M. A Recorrente não pode ser penalizada pelo atraso na entrega da correspondência, nem pela falta de formalidade (registo postal) das entidades remetentes de notificações que implicam com os direitos dos cidadãos.
N. A Recorrente nasceu em 10 de Junho de 1957 (facto provado 4), pelo que na data da cessação do contrato (31-10-2022), tinha 65 anos de idade.
O. Nunca foram declarados inconstitucionais, por violação do direito de propriedade privada, da liberdade de iniciativa privada ou da autonomia privada, os sucessivos regimes protegendo nomeadamente arrendatários com mais de sessenta e cinco anos e até garantindo direitos a descendentes que com eles vivessem.
P. Até à entrada em vigor do NRAU, o senhorio encontrava-se impedido de denunciar o contrato de arrendamento se o arrendatário tivesse 65 anos.
Q. Na sua oposição, atendendo a que tem 65 anos de idade, a Recorrente alegou que os Recorridos agiam de má-fé, ao virem opor-se à renovação do contrato de arrendamento, porque ficaria numa situação de enorme fragilidade.

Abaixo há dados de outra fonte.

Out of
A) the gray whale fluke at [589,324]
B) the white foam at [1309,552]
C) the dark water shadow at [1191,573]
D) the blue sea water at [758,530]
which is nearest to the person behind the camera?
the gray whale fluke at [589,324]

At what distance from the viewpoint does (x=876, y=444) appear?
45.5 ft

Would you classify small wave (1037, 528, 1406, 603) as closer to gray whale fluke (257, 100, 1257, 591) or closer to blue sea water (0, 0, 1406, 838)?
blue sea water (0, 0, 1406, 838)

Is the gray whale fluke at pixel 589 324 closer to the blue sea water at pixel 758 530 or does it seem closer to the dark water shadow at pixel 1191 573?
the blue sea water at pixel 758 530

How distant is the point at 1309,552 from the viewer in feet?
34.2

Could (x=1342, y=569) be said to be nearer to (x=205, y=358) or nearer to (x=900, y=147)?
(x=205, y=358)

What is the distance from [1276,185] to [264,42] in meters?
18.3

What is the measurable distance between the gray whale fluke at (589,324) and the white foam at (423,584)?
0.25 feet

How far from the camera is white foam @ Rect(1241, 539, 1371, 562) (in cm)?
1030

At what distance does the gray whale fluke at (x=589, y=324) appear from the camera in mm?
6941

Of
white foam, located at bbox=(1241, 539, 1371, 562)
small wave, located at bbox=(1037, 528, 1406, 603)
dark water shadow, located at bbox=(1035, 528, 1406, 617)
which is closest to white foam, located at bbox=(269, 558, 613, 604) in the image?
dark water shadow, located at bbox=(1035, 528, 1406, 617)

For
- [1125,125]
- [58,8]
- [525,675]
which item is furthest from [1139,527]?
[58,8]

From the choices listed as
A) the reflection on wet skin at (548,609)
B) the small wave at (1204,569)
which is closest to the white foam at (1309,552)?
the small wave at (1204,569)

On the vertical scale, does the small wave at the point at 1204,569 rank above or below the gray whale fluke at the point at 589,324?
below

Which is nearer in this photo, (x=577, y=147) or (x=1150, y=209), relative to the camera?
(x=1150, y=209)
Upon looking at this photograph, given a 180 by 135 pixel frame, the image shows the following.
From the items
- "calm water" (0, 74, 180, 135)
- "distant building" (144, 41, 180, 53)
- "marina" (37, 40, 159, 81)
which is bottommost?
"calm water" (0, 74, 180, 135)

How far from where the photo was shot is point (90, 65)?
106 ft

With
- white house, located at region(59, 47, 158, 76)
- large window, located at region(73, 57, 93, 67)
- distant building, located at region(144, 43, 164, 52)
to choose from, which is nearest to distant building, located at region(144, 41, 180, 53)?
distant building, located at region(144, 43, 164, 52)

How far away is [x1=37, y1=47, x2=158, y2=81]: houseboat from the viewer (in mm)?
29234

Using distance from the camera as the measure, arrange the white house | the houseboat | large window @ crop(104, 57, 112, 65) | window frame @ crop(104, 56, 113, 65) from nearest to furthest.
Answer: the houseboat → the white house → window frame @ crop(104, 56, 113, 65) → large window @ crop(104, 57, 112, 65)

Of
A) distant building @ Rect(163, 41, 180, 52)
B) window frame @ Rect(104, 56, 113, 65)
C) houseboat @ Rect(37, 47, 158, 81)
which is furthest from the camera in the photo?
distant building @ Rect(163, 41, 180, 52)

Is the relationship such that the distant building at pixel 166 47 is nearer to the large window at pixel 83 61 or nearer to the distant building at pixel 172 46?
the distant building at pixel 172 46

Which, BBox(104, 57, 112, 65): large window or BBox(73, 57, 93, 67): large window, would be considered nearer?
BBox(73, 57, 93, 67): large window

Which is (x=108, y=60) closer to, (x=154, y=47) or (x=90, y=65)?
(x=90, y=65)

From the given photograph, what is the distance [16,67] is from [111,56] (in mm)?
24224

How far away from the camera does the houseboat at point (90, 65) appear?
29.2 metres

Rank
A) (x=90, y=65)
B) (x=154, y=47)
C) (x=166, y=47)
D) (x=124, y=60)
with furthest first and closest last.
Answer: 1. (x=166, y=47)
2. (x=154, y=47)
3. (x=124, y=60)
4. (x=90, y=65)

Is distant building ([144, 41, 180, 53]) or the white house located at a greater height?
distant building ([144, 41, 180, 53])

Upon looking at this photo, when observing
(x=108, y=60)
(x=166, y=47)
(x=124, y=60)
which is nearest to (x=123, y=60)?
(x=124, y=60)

R. O abuso de direito visa também funcionar como válvula de escape do sistema, de forma que naquelas situações em que a aplicação de uma norma conduza a resultados não razoáveis relativamente aos valores vigentes na ordem jurídica, se possa impedir o seu funcionamento: na verdade, nestes casos, se o legislador tivesse previsto o resultado a que a norma conduziu, ter-se-ia abstido de a editar, dados os clamorosos resultados em que a sua aplicação desaguou. Agir de boa-fé é agir com diligência, zelo e lealdade correspondentes aos legítimos interesses da contraparte, é ter uma conduta honesta e conscienciosa, uma linha de correcção e probidade, a fim de não prejudicar os legítimos interesses da contraparte e não proceder de modo a alcançar resultados opostos aos que uma consciência razoável poderia tolerar.
S. E a política legislativa tem limitado os despejos de pessoas com 65 ou mais anos, como aconteceu durante a pandemia covid19 e mais recentemente com a limitação do n.º 10 do art. 36º do NRAU.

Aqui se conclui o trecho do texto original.